TEXT PROVIDED –
* BEGIN *
10 PAINLESS STEPS TO STARTING AND FINISHING YOUR BUSINESS PLAN

You need to prepare a business plan for your company. Anxious to start, you immediately open your favorite word processing program. But now you’re staring at a blank screen and a blinking cursor that appears to be mocking you.

Not sure where to start or what to write first, you flip the computer off and decide that tomorrow is a much better day to work on your plan. After all, the weather is much too nice to be sitting inside on a day like today.

Many entrepreneurs and business owners have faced this situation before, but what to do when waiting until tomorrow to start your plan is unacceptable? Follow these 10 tried and true tips to help you complete outstanding business plan.

  1. Decide why you’re writing your plan. 
    Are you raising money? Clarifying your future? Launching a new venture? Searching for strategic partners? Game-planning to destroy your competition? Whatever the reason - it’s important to get committed to the business plan writing process. Prepare for yourself a short paragraph that outlines “why you are writing a business plan and why it will be great.” Call it your business plan mission - it will keep you motivated and help you clarify the message you send your readers.
  2. Get the big picture.
* END *
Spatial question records
* BEGIN *
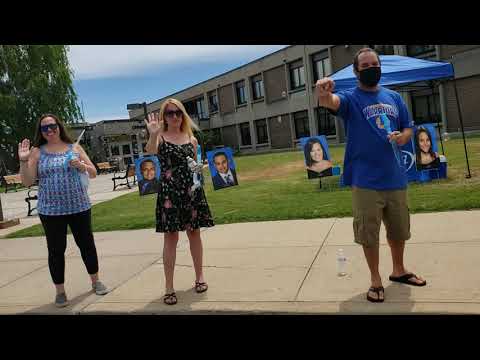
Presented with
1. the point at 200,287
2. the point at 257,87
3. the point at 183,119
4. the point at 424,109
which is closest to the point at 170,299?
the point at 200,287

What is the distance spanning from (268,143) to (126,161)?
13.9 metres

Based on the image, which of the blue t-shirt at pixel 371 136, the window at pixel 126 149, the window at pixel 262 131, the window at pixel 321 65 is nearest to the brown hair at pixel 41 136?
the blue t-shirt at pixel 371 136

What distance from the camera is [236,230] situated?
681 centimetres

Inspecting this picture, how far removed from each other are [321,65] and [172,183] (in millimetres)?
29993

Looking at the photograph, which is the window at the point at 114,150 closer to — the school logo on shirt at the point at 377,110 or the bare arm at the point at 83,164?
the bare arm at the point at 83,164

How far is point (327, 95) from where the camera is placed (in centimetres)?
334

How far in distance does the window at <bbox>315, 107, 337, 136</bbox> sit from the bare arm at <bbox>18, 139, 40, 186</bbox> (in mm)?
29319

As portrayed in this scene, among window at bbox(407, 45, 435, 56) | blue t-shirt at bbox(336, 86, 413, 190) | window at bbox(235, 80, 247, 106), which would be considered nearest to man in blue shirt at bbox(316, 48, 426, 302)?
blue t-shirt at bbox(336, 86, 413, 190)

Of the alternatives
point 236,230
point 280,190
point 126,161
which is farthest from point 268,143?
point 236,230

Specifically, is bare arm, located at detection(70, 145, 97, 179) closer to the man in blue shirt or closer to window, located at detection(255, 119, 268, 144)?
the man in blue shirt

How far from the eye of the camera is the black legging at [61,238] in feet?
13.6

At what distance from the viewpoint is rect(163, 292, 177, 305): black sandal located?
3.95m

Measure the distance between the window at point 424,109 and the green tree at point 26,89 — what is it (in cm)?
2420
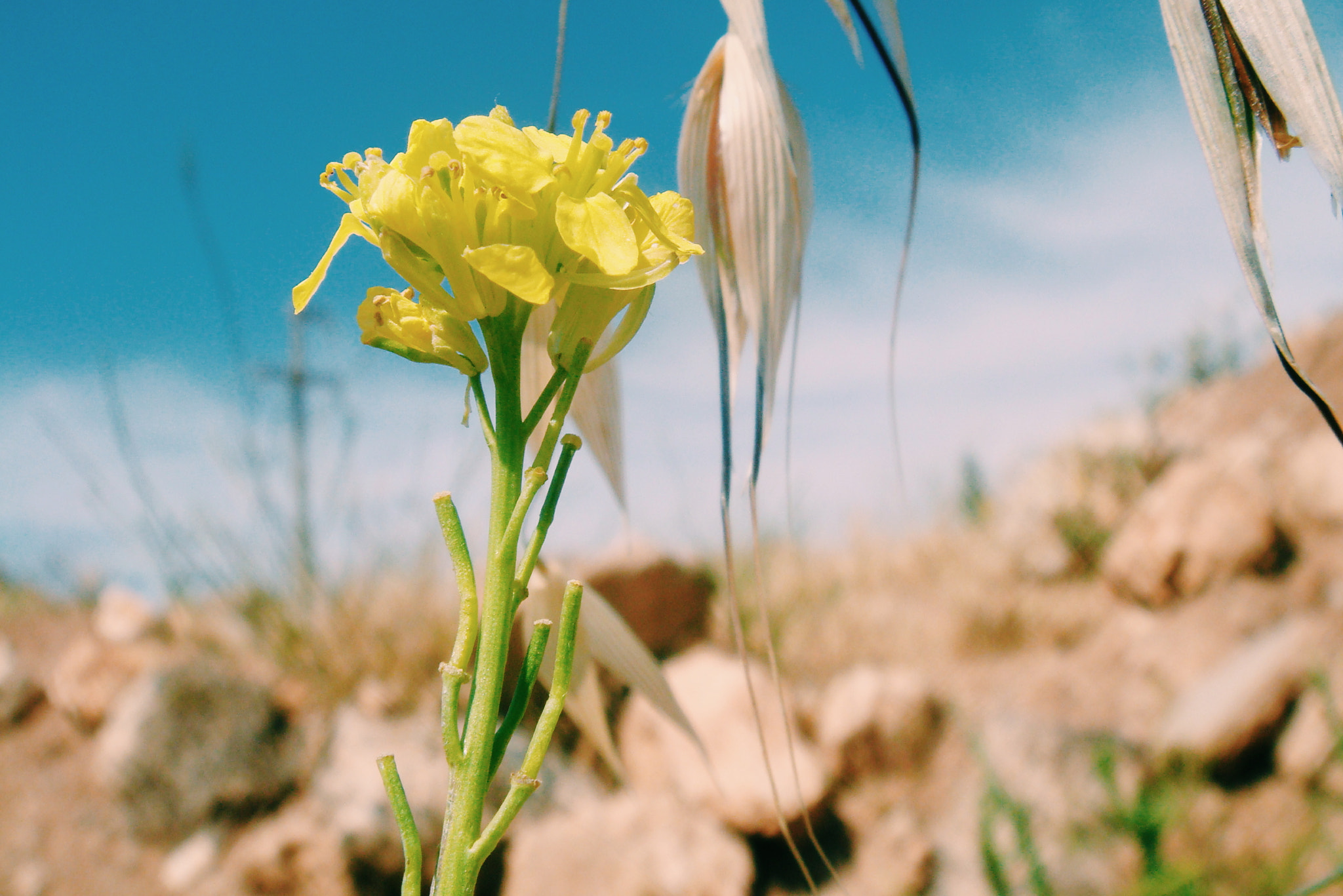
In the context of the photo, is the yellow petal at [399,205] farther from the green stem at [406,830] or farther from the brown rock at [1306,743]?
* END *
WHAT TO DO –
(a) In the business plan article, what should you call the short paragraph explaining why you are writing your plan?
(b) Extract the passage of the business plan article from "Many entrepreneurs and" up to and including "writing your plan.".
(c) List every possible reason for writing a business plan that the business plan article poses as a question in its first step.
Rely only on the business plan article to answer.

WORKED ANSWERS –
(a) Your business plan mission.

(b)
Many entrepreneurs and business owners have faced this situation before, but what to do when waiting until tomorrow to start your plan is unacceptable? Follow these 10 tried and true tips to help you complete outstanding business plan.

  1. Decide why you’re writing your plan.

(c)
- Raising money
- Clarifying your future
- Launching a new venture
- Searching for strategic partners
- Game-planning to destroy your competition